The Tempel Synagogue is a synagogue in Kraków, Poland, in the Kazimierz district. Tempel Synagogue is not only a major place of worship, but also a booming center of Jewish culture, which hosts numerous concerts and meetings, especially during the Festival.
The main room is spacious and airy, with a high ceiling and inner balconies that are matched in golden floral decor. The Tempel Synagogue is adorned with beautiful mosaic work of gold foliage, pale blues and burgundy. The bimah sits in the middle of the main hall, along with a white marble and golden-crowned Aron Kodesh that is detailed with houses resembling Polish folk art, as opposed to the Moorish designs found in the rest of the building. During World War II, the Nazis stored ammunition in the synagogue, which had many elements destroyed during that period. However, soon after the war, Tempel was reopened for prayers and in 1947 the synagogue saw the addition of a mikvah.
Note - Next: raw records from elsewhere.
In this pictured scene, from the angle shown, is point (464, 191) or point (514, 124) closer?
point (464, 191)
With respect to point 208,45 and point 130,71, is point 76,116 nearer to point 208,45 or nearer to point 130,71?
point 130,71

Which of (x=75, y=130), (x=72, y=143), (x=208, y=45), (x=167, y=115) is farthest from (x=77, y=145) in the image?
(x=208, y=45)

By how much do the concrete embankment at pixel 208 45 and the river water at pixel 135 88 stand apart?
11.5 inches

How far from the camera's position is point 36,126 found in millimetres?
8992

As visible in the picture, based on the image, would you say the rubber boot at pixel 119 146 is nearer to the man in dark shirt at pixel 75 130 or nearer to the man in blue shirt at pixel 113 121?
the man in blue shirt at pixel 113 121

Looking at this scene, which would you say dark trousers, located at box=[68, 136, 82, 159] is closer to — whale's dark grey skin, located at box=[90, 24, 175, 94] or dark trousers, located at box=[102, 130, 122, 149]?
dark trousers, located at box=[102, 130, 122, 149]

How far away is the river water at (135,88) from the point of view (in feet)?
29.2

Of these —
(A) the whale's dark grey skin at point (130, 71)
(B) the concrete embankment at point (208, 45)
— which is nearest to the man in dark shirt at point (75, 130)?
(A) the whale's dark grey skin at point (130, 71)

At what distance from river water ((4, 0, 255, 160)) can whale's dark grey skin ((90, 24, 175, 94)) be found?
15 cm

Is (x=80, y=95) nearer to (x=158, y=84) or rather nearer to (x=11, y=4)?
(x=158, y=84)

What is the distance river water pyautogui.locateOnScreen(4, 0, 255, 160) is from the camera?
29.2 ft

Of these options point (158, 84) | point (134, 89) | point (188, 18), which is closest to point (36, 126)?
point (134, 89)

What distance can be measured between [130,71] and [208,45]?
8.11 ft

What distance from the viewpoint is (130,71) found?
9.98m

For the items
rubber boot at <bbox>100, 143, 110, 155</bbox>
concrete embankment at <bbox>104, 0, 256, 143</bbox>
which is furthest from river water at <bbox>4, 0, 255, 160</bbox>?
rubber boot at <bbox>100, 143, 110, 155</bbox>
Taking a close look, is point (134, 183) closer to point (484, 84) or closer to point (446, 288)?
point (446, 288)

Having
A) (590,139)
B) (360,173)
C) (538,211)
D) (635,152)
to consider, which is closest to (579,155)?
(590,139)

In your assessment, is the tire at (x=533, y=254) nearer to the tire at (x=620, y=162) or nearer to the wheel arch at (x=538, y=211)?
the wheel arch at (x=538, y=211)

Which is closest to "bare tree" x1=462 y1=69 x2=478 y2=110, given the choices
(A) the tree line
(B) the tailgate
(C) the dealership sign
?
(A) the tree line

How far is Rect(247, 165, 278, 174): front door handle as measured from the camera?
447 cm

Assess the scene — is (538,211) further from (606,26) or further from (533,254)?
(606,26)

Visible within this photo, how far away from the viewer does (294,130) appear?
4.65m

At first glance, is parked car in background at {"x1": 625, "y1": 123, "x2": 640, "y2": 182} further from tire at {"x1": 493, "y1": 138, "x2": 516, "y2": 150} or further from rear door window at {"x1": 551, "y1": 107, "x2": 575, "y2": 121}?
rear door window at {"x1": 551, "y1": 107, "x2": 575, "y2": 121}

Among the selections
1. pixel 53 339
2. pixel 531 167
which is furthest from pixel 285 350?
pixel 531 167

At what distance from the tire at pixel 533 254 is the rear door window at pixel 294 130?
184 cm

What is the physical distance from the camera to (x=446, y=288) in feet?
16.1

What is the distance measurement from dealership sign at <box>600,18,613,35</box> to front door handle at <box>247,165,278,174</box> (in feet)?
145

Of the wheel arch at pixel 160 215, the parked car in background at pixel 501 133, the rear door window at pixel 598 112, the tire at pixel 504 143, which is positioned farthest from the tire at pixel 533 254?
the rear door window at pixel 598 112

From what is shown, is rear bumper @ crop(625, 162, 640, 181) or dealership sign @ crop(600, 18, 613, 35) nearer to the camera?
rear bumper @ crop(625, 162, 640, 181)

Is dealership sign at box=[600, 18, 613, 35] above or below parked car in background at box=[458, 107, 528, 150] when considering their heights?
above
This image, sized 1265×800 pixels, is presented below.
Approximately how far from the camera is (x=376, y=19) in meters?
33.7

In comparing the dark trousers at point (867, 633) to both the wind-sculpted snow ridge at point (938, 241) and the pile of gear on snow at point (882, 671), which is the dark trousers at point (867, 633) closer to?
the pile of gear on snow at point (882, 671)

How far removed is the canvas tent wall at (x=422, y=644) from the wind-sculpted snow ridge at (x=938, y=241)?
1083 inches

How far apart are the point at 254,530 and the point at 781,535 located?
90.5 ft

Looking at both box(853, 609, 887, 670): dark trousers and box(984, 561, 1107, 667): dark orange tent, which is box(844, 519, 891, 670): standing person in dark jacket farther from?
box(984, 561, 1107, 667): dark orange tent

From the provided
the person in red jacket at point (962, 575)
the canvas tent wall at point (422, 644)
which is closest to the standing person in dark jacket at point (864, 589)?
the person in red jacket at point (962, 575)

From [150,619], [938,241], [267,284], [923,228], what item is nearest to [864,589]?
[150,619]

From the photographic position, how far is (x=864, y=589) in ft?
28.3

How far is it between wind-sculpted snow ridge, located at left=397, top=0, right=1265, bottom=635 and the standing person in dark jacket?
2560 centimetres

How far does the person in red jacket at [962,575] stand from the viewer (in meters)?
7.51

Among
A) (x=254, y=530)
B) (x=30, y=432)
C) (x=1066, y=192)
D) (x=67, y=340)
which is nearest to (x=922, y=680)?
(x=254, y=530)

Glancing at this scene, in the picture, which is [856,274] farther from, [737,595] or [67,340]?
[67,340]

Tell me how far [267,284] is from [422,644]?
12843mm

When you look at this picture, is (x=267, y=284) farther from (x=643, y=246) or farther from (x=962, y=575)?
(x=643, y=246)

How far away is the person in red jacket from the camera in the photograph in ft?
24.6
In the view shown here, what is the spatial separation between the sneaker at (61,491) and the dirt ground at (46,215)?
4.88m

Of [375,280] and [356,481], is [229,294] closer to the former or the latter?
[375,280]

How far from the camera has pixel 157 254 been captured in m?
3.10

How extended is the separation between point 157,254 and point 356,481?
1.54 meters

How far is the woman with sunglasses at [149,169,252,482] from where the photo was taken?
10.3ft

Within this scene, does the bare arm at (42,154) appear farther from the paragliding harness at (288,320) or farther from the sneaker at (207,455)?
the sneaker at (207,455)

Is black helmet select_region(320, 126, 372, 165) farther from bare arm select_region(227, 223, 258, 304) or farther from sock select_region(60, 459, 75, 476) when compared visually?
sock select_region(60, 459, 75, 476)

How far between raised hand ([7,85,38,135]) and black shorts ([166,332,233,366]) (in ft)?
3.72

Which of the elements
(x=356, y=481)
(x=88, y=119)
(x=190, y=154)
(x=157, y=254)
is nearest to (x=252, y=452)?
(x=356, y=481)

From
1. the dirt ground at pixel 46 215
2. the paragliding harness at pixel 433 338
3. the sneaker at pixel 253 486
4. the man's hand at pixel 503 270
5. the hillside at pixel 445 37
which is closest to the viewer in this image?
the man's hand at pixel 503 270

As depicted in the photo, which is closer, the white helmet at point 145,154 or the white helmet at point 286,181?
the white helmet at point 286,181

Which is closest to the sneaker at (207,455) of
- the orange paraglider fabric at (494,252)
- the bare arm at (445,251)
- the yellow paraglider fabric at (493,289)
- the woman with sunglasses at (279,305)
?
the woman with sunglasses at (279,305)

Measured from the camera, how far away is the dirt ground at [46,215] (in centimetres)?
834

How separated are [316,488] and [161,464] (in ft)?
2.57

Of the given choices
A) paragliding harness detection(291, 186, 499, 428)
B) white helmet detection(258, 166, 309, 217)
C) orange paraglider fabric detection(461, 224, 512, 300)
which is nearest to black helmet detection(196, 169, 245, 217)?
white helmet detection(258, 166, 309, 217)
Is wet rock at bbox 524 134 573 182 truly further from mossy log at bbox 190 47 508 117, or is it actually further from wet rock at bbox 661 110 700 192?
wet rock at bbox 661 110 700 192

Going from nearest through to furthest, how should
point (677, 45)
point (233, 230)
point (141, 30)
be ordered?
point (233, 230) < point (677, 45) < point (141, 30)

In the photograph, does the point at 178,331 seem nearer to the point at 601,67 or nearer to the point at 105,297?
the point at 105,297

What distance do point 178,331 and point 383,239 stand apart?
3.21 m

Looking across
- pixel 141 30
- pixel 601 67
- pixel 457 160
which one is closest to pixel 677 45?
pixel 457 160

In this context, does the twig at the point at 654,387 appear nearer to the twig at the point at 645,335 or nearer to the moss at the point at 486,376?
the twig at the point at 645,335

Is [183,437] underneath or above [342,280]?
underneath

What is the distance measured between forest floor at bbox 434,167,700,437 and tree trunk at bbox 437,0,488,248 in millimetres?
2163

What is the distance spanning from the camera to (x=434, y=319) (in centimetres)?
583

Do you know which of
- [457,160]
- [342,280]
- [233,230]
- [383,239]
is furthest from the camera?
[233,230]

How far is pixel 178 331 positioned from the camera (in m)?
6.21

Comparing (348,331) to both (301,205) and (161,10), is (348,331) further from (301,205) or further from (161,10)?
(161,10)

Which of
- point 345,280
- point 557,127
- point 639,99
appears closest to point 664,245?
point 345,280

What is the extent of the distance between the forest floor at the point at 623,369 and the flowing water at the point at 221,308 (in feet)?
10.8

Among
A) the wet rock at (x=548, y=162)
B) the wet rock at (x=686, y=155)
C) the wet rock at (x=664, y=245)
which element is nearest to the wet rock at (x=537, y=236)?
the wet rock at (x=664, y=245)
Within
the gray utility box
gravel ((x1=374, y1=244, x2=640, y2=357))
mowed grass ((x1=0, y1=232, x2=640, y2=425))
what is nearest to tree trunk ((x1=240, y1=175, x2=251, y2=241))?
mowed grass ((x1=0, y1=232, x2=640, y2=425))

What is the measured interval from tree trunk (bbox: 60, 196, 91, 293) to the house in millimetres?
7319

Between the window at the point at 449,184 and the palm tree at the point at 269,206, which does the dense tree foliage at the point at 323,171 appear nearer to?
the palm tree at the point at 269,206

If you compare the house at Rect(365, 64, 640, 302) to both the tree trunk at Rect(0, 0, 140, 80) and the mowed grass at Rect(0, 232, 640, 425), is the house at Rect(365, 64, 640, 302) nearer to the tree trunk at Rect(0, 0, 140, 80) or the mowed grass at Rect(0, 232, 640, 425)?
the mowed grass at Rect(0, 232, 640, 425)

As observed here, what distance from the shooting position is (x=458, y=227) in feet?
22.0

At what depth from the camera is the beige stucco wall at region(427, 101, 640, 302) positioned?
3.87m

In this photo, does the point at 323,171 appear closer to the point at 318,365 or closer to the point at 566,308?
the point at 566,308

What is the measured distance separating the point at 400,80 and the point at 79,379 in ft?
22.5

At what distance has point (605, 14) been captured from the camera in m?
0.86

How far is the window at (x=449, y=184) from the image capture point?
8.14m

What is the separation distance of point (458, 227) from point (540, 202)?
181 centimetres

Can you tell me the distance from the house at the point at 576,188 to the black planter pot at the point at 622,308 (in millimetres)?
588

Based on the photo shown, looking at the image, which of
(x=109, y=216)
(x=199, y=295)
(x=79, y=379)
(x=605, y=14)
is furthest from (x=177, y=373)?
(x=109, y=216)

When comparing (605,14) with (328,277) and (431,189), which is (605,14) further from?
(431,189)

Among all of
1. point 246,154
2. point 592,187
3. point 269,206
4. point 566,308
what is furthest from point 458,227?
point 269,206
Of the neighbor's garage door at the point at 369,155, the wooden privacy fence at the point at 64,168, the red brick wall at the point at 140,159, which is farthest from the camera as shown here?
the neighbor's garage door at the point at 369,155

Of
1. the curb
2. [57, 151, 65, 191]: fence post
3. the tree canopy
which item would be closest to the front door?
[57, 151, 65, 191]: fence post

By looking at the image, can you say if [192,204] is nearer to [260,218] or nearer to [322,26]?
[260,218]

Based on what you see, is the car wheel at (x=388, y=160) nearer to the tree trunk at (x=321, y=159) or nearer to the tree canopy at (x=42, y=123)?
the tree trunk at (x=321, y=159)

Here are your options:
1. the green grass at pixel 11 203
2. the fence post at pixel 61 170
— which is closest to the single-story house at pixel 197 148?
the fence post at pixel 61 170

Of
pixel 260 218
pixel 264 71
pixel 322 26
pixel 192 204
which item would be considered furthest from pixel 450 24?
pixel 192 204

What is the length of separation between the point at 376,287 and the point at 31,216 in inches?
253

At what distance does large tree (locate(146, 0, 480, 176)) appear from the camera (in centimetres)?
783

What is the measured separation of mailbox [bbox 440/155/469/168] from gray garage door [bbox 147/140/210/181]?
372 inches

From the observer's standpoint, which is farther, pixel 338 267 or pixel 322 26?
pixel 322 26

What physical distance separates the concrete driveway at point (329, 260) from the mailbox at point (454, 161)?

The synagogue was used for prayer until 1985 and in the 90s it saw a massive renovation that brought it to the state it is in today. As one of the active synagogues in Kazimierz, the Tempel Synagogue hosts many celebrations and festivities throughout the year but does not host regular prayer sessions. For this, community members head to the Remuh Synagogue. Nonetheless, a visit to this beautiful worship space is highly recommended.